— Study text —
========================================================================
I’ve got to be honest, I’m embarrassed that I’m doing this, but with my current situation within my life and mental health, I’ve had to force myself to take a leap of faith and ask for help. I’ve never been good at asking for help, but I need to keep trying to carry on, for my little daughter.

This will appear as a sob story, but in truth, it’s a journey of desperation. Just this year my world has been turned upside down and thrust into horrible directions. 2024 has quite simply been the worst year of my life, and I’ve faced challenges throughout my life with drink addictions in my teens, in which I’ve been teetotal for nearly 20 years now, homelessness, suicide attempts and an array of trauma including family issues.

I started the year with a mental health relapse whilst helping to care for my Grandfather who went into a nursing home on Christmas Day. I was extremely suicidal, but I continue for my daughter as best I can and at the time, my Grandfather too. Throughout January, my relationship of 9 years and marriage of just 3 months broke down with my soon to be ex wife and mother of my child took on a completely different lifestyle which affected us massively. We separated in February and as you can imagine, I was devastated as just a week before, my Grandfather passed away. I fell into another relapse, fighting suicidal ideation with my future looking very unclear. I had to take time off work which resulted in not bringing home as much as I usually would.

Throughout March and April I had very large outgoings with car and house maintenance which my former partner was not prepared to support despite us still living together in the house with our joint mortgage and child. I fell into a significant debt that I’m currently trying to pay back as best I can. I was also driving her to and from work at the time (nearly 80 mile round trip every day), not paying any maintenance or fuel, but I had to do it so she kept her job and to keep a roof over our daughters head in a safe environment.
========================================================================
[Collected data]

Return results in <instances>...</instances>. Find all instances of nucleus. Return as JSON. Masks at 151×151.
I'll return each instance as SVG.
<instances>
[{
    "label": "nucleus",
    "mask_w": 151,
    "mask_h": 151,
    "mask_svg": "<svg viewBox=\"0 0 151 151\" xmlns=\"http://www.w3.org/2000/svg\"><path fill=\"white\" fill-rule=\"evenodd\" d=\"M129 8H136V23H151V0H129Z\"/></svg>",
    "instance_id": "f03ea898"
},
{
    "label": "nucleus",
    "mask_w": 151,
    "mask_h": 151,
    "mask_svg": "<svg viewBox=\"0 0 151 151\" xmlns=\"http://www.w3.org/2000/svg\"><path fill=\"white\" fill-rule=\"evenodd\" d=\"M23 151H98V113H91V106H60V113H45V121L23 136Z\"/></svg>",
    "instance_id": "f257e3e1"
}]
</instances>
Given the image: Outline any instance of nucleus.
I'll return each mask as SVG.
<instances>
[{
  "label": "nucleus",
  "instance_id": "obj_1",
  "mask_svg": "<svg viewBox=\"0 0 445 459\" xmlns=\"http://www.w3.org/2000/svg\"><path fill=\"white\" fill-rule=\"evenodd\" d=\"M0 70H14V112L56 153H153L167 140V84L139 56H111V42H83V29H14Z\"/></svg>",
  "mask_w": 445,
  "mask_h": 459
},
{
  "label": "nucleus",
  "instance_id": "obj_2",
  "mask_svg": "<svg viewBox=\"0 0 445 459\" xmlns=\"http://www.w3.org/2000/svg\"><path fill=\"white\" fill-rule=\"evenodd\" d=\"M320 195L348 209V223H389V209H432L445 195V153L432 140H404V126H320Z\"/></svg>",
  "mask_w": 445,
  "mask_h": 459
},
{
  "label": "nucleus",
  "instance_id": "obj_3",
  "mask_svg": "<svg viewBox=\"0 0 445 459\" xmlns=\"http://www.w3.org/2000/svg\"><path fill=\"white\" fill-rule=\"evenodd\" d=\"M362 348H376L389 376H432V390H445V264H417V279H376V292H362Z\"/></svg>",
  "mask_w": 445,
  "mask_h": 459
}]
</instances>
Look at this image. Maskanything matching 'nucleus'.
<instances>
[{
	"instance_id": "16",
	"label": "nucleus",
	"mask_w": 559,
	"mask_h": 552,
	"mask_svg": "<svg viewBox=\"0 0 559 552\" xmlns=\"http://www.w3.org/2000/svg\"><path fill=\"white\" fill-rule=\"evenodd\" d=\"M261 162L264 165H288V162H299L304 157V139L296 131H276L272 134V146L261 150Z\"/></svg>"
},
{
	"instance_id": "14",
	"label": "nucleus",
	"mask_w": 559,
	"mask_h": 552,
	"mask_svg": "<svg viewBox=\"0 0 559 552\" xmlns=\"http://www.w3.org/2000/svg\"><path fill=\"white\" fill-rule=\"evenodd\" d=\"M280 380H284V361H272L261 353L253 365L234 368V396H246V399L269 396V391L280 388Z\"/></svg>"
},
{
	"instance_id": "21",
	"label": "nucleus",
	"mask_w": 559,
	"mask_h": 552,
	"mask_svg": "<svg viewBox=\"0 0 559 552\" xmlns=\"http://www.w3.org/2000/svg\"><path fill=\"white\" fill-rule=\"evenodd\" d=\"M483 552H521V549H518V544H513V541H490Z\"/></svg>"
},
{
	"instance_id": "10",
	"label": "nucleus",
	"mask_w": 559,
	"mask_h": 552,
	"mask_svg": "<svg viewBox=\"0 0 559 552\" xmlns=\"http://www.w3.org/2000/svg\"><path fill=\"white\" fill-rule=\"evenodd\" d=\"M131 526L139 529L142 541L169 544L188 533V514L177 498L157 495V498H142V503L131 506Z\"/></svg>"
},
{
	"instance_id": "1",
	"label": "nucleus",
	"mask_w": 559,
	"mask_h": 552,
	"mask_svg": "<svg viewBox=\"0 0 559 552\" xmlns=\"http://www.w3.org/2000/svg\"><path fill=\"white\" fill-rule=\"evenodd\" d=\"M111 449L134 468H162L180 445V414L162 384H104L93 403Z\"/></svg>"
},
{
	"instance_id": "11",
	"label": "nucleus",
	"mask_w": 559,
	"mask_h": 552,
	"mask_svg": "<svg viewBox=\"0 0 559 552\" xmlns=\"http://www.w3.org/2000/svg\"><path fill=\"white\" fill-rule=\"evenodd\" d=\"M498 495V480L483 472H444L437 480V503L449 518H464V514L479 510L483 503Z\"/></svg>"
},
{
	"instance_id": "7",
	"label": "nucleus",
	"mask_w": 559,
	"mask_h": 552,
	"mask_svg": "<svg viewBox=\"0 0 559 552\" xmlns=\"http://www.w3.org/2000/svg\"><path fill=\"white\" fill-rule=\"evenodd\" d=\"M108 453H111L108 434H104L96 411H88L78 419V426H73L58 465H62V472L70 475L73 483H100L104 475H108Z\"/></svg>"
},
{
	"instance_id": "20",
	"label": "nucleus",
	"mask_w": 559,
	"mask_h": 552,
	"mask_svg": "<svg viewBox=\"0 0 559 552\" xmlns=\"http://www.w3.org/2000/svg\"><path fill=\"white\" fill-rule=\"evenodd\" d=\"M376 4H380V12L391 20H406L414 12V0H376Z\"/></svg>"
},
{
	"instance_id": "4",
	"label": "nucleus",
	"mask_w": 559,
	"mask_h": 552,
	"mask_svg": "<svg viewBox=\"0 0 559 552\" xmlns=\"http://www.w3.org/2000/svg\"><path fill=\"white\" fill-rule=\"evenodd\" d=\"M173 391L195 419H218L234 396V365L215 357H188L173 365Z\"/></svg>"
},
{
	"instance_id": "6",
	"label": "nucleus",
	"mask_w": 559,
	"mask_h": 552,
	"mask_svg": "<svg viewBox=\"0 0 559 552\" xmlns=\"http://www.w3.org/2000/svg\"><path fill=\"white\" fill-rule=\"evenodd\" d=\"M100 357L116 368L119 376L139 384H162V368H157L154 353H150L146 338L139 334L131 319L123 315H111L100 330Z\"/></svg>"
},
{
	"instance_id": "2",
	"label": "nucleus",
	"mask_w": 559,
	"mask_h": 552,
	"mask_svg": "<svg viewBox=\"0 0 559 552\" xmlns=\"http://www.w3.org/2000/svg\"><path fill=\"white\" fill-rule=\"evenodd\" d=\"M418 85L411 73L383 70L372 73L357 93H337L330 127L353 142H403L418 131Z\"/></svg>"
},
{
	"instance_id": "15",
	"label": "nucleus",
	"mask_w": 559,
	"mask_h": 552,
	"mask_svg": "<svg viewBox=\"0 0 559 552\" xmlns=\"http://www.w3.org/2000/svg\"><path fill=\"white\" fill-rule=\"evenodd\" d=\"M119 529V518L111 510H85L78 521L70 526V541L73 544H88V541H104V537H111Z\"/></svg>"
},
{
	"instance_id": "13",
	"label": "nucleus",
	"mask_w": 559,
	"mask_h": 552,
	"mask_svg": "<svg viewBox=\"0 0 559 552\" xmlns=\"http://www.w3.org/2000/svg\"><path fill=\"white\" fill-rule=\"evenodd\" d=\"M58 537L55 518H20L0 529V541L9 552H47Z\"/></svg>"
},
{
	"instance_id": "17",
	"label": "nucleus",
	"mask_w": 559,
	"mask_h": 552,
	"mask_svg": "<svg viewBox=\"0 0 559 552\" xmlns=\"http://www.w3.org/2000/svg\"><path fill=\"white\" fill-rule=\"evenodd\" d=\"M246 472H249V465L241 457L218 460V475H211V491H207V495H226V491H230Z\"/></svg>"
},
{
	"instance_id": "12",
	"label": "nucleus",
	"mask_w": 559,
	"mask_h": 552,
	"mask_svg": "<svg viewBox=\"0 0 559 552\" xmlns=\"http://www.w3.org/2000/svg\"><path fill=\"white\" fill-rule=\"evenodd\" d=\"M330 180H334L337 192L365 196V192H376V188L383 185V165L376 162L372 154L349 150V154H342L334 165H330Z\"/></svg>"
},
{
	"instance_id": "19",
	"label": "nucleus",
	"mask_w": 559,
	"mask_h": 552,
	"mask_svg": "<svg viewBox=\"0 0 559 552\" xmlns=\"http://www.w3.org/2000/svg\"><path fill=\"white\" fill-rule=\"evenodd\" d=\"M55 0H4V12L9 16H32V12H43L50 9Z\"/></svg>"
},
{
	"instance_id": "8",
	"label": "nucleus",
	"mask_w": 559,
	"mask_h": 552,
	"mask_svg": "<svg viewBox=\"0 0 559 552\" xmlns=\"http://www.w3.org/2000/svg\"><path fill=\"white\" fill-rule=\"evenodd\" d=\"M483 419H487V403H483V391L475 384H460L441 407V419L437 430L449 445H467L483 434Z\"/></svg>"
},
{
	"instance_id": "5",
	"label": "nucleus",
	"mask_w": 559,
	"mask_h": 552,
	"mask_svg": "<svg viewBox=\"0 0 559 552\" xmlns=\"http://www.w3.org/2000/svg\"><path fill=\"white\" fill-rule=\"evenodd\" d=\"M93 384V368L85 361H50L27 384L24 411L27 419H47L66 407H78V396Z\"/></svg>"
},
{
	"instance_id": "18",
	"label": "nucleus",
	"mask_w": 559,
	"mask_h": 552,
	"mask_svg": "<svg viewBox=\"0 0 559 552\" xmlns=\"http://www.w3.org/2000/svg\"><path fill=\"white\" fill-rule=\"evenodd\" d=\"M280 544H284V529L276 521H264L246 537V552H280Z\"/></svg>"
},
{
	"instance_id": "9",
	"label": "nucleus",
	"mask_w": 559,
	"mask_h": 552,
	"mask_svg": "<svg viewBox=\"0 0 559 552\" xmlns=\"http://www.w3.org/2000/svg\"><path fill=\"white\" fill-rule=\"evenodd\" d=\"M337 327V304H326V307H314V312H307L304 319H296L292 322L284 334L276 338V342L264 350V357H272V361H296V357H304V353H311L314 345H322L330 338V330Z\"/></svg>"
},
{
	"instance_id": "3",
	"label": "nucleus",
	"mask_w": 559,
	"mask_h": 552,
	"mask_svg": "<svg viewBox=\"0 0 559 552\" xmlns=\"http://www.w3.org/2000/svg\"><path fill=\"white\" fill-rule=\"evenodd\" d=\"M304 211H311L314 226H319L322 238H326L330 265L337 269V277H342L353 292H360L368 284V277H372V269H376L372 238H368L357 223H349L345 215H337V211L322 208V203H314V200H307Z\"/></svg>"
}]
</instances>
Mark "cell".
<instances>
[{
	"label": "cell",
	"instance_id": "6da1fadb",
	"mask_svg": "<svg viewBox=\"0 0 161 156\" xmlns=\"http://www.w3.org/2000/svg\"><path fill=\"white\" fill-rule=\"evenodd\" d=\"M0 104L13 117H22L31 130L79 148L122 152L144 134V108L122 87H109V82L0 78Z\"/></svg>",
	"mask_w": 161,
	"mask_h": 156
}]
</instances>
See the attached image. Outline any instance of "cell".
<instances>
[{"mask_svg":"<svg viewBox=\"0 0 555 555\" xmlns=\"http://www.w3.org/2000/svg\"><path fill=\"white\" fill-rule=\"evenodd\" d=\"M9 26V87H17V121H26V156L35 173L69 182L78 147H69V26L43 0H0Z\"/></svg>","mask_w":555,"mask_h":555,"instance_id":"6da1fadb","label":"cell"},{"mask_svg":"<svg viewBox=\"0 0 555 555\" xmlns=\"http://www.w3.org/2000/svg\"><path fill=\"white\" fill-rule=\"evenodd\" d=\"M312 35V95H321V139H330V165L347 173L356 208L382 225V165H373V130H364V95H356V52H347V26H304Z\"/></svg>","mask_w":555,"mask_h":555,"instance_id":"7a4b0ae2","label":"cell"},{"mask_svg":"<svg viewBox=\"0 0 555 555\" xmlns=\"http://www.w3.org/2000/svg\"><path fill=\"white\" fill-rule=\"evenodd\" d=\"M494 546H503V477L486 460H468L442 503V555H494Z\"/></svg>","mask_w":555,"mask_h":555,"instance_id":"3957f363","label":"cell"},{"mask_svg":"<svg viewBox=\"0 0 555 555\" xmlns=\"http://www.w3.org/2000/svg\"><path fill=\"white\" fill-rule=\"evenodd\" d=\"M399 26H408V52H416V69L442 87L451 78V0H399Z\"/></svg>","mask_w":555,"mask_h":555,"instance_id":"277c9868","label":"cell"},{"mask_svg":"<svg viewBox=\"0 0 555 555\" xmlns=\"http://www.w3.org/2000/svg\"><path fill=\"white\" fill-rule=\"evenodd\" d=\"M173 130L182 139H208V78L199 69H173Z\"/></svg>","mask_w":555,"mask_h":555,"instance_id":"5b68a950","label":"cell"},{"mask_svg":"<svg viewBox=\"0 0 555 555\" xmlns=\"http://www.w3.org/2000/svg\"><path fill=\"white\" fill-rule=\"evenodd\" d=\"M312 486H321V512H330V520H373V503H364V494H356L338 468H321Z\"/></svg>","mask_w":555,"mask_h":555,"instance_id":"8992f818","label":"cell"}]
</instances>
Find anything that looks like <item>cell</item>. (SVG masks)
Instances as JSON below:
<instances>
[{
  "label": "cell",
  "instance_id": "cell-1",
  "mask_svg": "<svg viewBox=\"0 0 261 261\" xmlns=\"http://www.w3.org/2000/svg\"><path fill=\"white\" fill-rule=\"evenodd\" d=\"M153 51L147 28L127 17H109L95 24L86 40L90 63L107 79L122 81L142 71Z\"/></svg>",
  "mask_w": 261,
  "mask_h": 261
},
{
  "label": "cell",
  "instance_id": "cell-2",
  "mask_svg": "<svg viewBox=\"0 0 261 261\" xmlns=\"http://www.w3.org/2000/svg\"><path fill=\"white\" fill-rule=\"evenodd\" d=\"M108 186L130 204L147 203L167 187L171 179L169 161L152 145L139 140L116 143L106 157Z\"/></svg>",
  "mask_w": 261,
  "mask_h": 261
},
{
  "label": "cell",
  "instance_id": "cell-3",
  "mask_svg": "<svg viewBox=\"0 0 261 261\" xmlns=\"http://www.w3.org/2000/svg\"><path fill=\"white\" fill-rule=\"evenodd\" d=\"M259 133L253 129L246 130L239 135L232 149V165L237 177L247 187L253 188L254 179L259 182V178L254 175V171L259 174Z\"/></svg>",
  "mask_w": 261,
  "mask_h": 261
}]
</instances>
========================================================================
Quote the personal appeal between "I started the" and "I usually would.", inclusive.

I started the year with a mental health relapse whilst helping to care for my Grandfather who went into a nursing home on Christmas Day. I was extremely suicidal, but I continue for my daughter as best I can and at the time, my Grandfather too. Throughout January, my relationship of 9 years and marriage of just 3 months broke down with my soon to be ex wife and mother of my child took on a completely different lifestyle which affected us massively. We separated in February and as you can imagine, I was devastated as just a week before, my Grandfather passed away. I fell into another relapse, fighting suicidal ideation with my future looking very unclear. I had to take time off work which resulted in not bringing home as much as I usually would.